I lifted the step and peeked into the engine compartment and didn’t see anything amiss – no flames, no billowing smoke. I took a second look and realized that the alternator wasn’t turning but the belt wasn’t broken. Alt seizure? I immediately shut the engine down to take stock of what was happening. It turns out the belt was toast, literally. It was crisp, hard and smoking. It was so worn out that it wouldn’t turn or flex.
I think the noise was the alt spinning down.
I did a quick replacement as we slowly drifted towards the rocky shore, past a few sailing dinghy’s and stand up paddlers. I put on a Genuine Yanmar 25132-003700 (old part no# 128670-77350). We were back up running in 5 min, I think Rufus was impressed.

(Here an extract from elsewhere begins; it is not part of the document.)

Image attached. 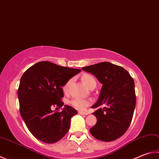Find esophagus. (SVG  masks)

Our dinghy motor, a 1987 E4RCUD Evinrude has an interesting history. It was made in Belgium, spent several decades in a locker in Grand Cayman and was shipped to Toronto via DHL in a cardboard box. I would guess that before I got my hands on it that it had probably only had an hour or two of runtime. I think the previous owners would head out straight off the beach to dive. Rumour has it that the previous owner never had any luck running the engnie and spent lots of time trying to get it started – to the delight of the other residents.
When I recommissioned the motor all it needed was a throttle/cam follower as the U-shaped plastic snapped due to age.
I’ve cracked it open this fall to change the impeller and generally show the old girl some love. It’s always been grumpy at idle and the choke doesn’t stay put, meaning start-up requires a delft touch and several hands.